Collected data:
_ _ _ _ _ _ _
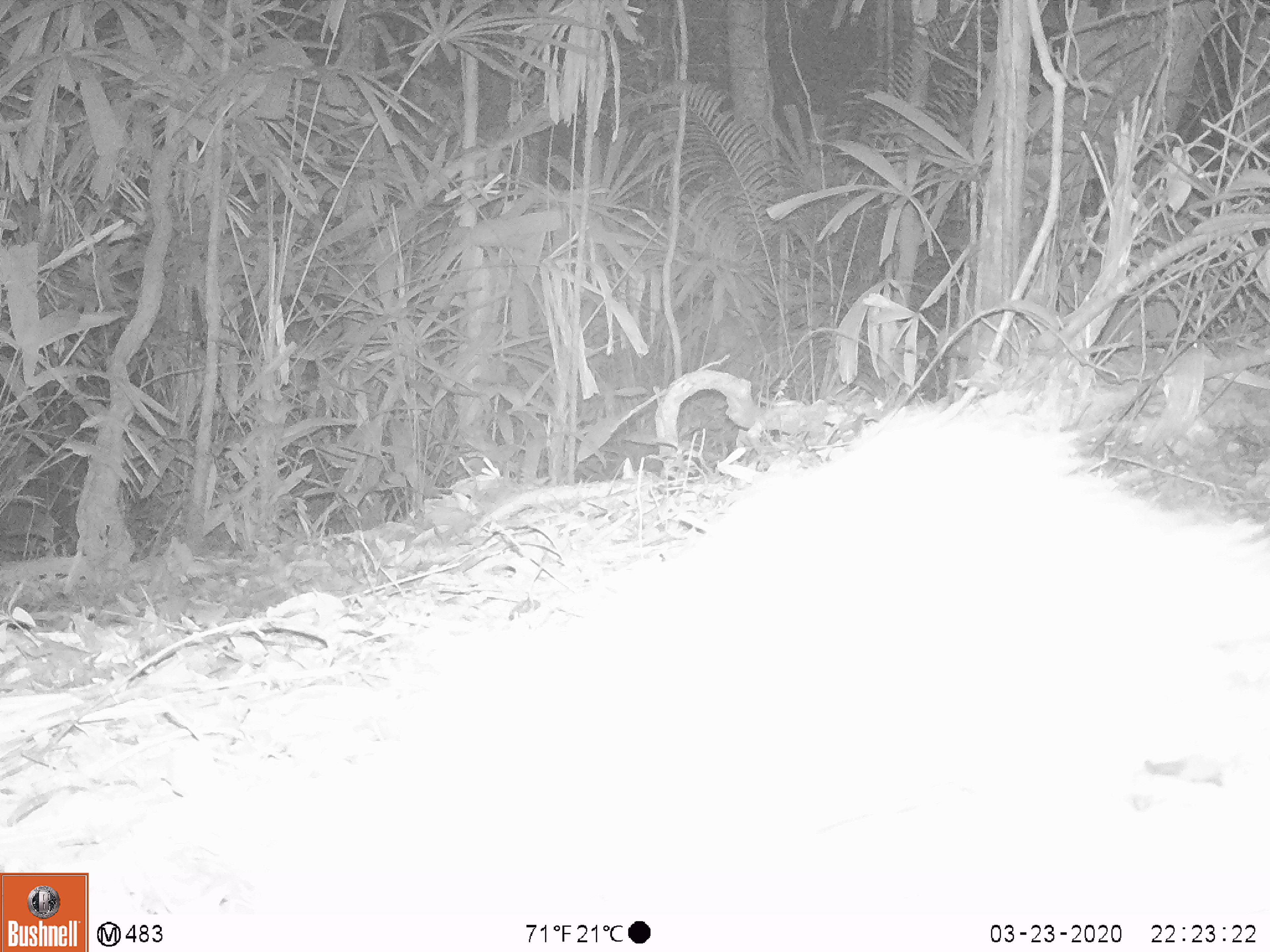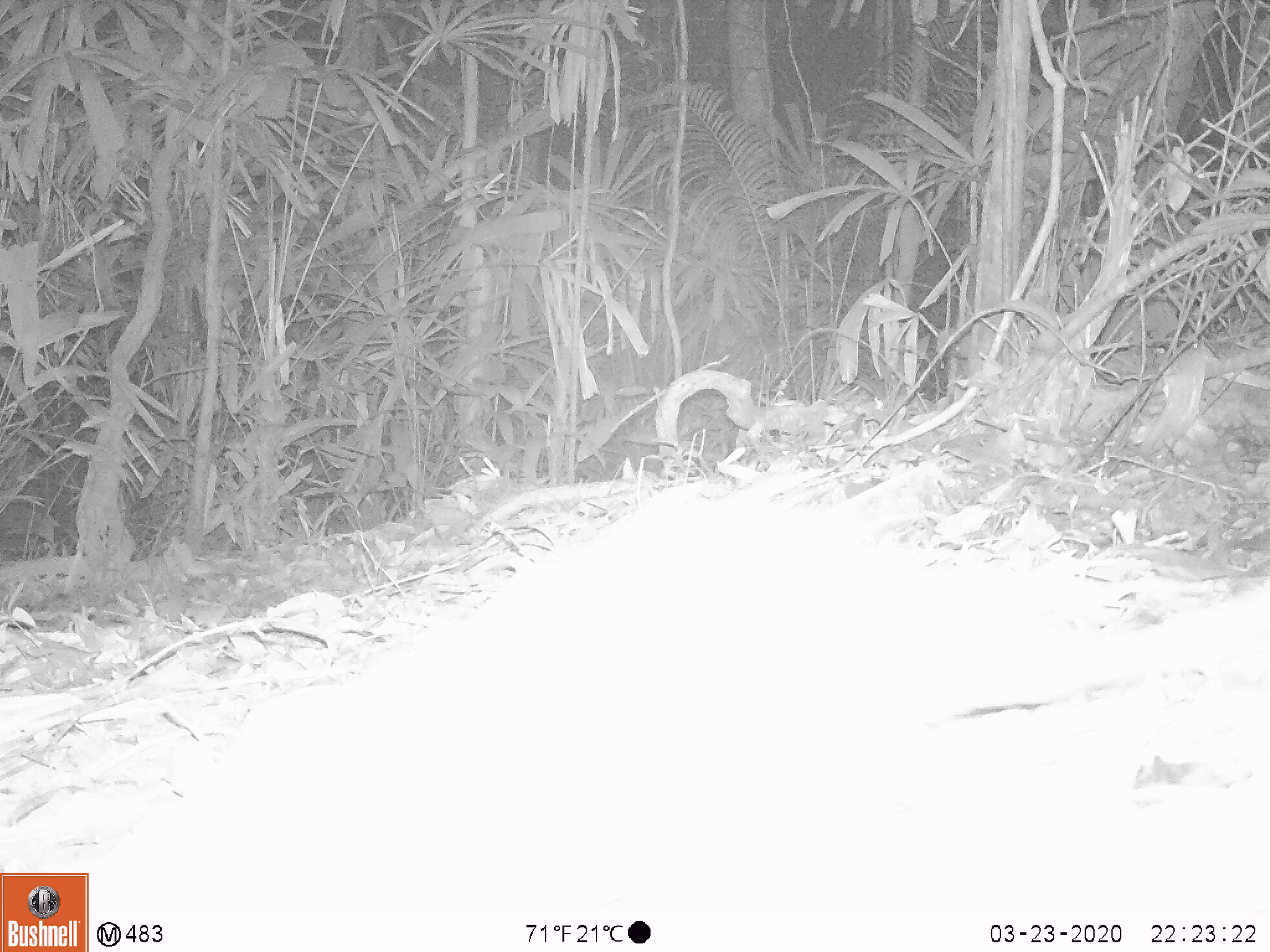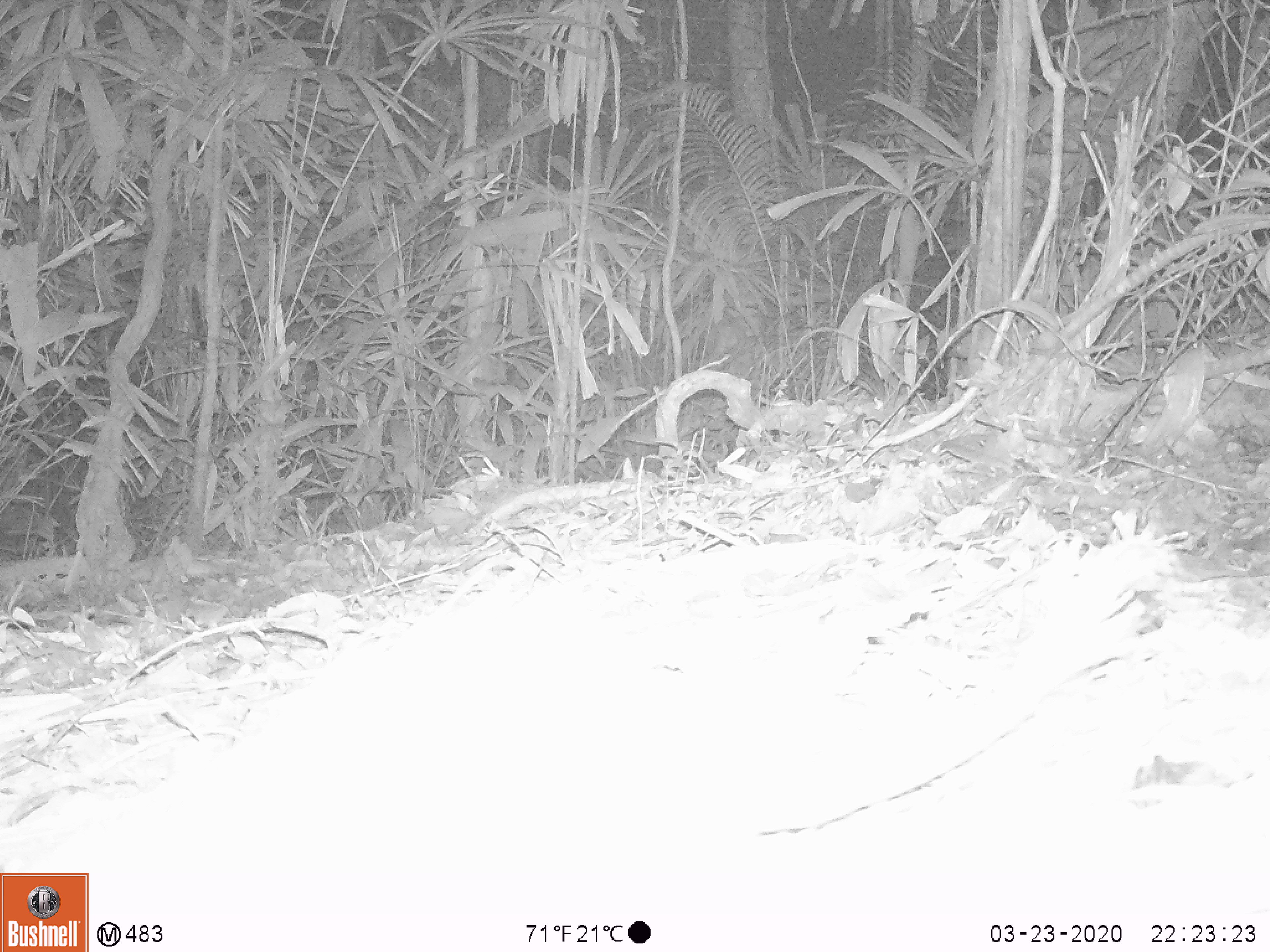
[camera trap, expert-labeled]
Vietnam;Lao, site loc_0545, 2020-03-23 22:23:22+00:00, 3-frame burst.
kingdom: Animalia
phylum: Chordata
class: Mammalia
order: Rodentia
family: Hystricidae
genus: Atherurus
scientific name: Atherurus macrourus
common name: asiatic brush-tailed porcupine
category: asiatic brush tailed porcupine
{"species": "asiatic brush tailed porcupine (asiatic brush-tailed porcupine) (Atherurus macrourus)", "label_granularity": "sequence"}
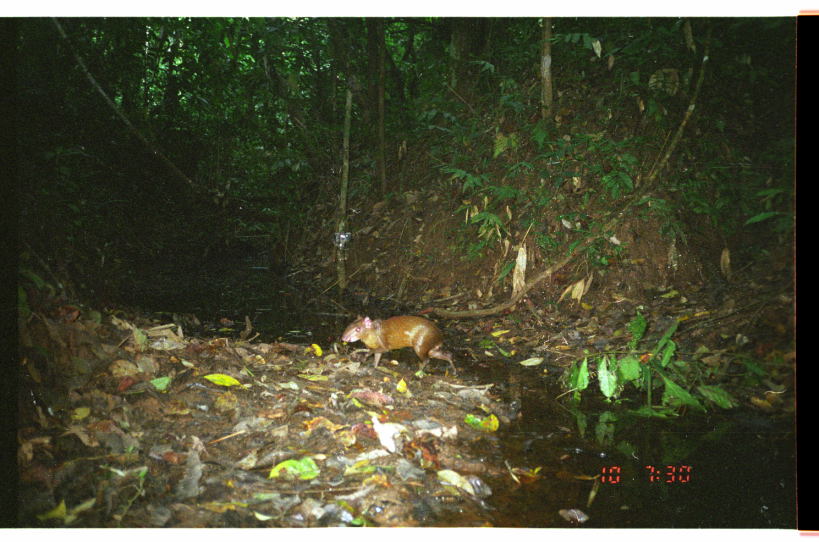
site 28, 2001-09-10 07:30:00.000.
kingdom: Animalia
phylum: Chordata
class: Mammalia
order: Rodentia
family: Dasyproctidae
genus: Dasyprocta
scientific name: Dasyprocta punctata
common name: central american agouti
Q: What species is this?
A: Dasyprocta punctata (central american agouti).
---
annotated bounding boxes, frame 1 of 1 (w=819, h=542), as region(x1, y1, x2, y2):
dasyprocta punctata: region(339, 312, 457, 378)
_ _ _ _ _ _ _
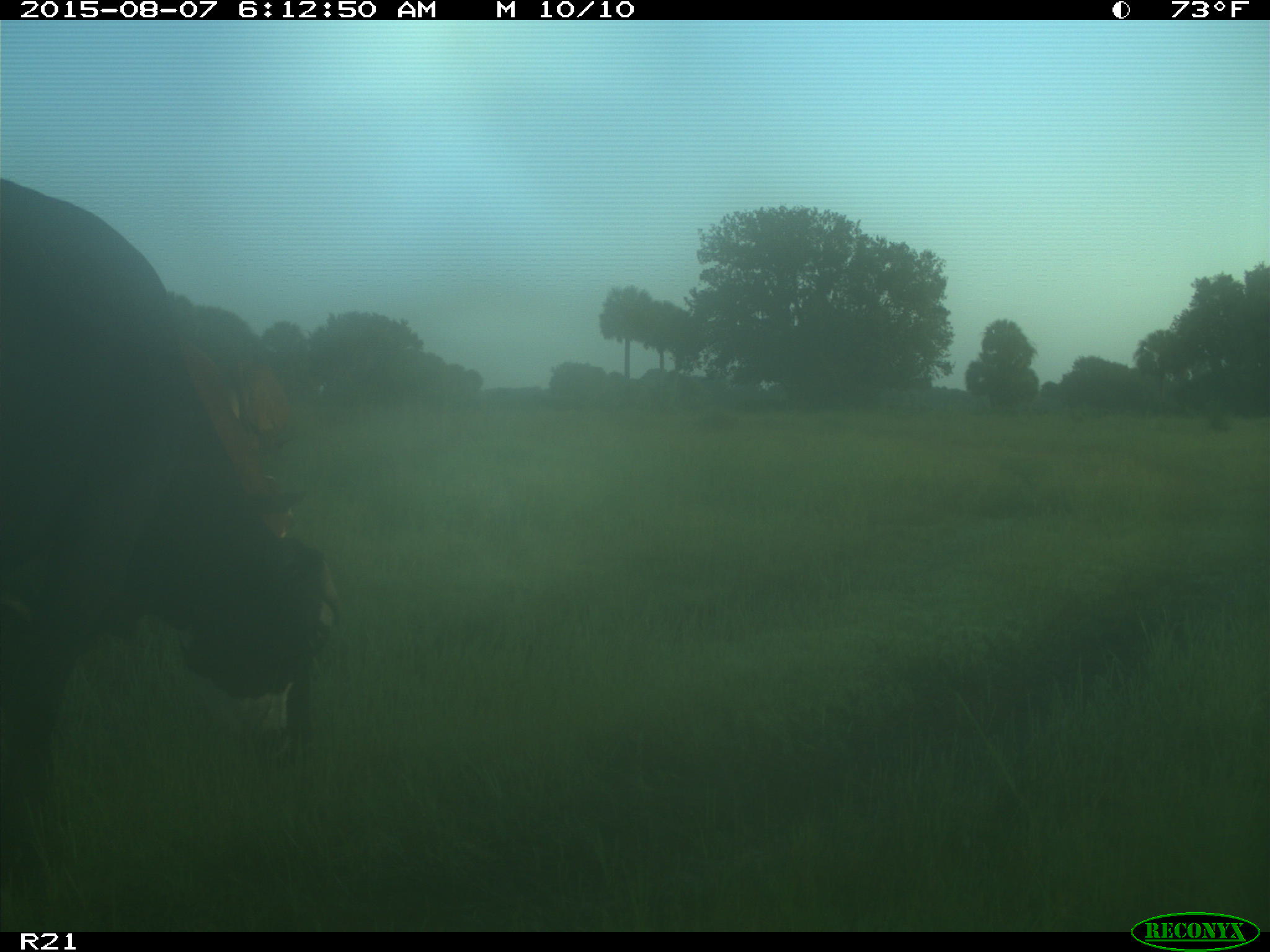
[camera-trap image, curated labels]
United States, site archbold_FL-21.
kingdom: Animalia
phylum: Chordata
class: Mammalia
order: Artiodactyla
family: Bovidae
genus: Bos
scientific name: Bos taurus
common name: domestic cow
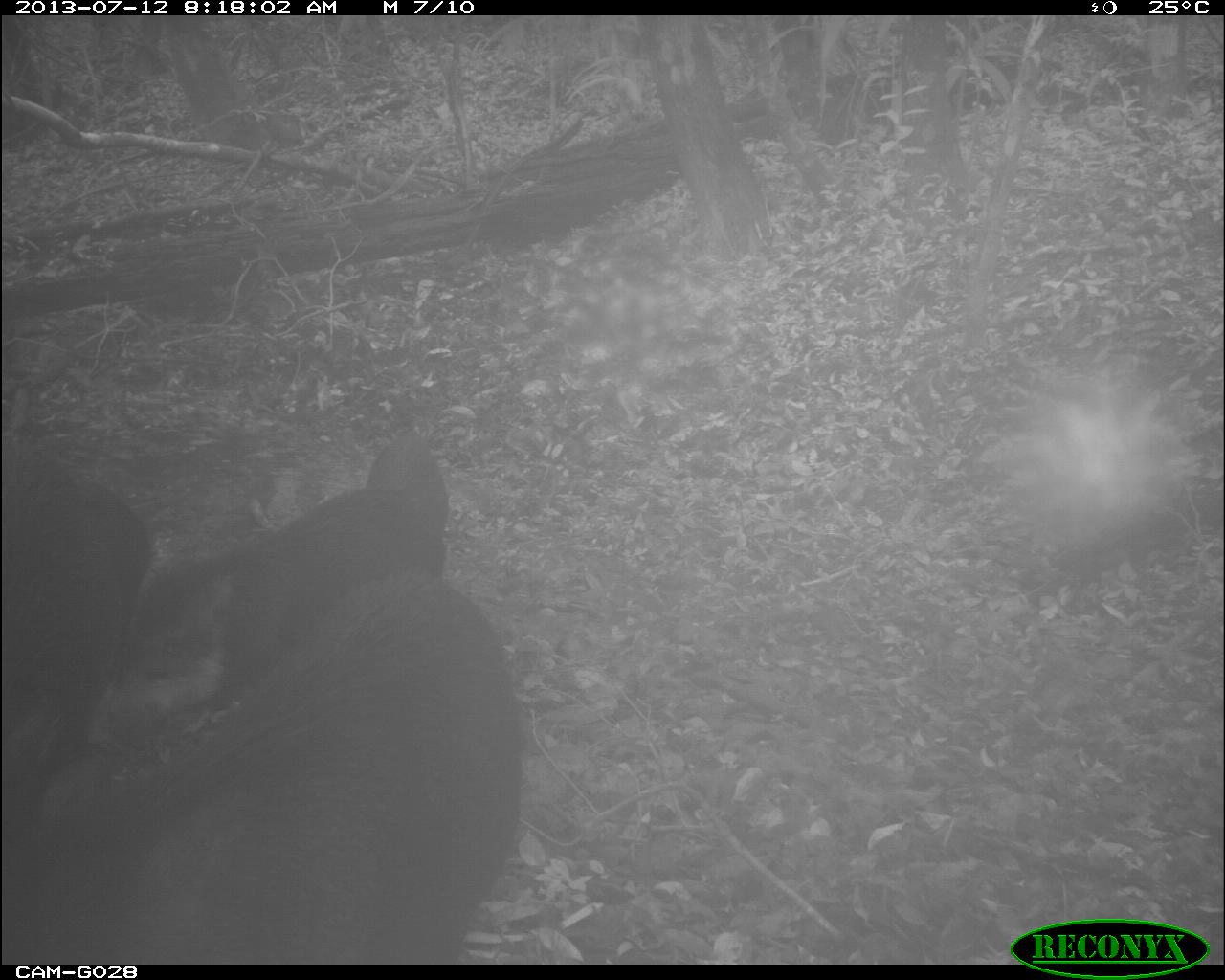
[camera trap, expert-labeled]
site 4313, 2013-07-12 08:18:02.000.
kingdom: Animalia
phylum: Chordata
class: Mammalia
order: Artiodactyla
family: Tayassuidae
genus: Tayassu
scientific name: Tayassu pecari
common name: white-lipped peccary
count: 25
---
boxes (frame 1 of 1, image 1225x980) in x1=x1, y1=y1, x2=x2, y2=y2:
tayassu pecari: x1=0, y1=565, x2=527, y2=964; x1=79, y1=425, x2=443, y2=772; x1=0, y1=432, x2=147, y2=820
_ _ _ _ _ _ _
### Description of the task
In the records above, locate every line with the string "scientific" and copy it.

### Solution
scientific name: Atherurus macrourus
scientific name: Dasyprocta punctata
scientific name: Bos taurus
scientific name: Tayassu pecari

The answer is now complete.